Introdunction to Linear Algebra-第10章-Applications
[TOC]
《Introdunction to Linear Algebra》的第10章: Applications.
10.1 Graphs and Networks
略过.
10.2 Matrices in Engineering
有弹簧力学系统来举例动力学方程的线性代数表达:
代号表述:
$u(u_1,u_2, u_3)$ = movements of the masses (down is positive)
$y(y_1,y_2, y_3,y_4)$ or $(y_1,y_2,y_3) =$ tensions in the springs
延伸:
$u$ Movements of $n$ masses $(u_1,…, u_n)$
$e$ Elongations of $m$ springs $(e_1,···,e_m)$
$y$ Internal forces in $m$ springs $(y_1,· · ·,y_m)$
$f$ External forces on $n$ masses $(f_i, …,f_n )$
A great framework for applied mathematics connects $u$ to $e$ to $y$ to $f$. Then $A^T C Au = f$:
- 对于左侧的双固定场景 fixed-fixed boundary:
some properties of $K=A^TCA$
$ K $ is tridiagonal, because mass $3$ is not connected to mass $1$.
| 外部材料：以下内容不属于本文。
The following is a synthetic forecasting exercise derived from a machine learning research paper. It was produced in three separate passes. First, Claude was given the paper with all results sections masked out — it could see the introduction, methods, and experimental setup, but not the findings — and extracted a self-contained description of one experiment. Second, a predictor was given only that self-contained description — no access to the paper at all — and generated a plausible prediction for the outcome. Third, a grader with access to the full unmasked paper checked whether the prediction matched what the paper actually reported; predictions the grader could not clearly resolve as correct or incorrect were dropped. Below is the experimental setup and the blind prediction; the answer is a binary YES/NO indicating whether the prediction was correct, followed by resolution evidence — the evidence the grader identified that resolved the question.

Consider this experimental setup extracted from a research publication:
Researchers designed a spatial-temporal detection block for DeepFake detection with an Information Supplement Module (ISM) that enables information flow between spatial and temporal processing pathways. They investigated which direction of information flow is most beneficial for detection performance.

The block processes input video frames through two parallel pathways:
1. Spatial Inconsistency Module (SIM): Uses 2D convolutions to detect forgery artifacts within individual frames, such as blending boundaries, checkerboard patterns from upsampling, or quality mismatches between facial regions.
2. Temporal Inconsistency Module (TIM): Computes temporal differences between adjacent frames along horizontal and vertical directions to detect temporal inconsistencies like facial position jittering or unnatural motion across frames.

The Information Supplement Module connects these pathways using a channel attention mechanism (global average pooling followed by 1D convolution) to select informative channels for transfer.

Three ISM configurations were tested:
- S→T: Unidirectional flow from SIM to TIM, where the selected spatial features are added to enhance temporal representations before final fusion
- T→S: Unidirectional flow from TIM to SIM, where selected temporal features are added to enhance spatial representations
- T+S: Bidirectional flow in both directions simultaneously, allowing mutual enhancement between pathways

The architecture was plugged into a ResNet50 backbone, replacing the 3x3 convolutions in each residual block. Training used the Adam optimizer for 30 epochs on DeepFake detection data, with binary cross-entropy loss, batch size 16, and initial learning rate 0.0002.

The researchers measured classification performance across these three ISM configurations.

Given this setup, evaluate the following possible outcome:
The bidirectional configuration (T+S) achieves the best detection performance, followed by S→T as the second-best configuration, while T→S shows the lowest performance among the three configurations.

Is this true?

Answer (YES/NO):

$ K $ is symmetric, because $ C $ is symmetric and $ A^{\mathrm{T}} $ comes with $ A $.
$ K $ is positive definite, because $ c_{i}>0 $ and $ A $ has independent columns.
$ K^{-1} $ is a full matrix (not sparse) with all positive entries.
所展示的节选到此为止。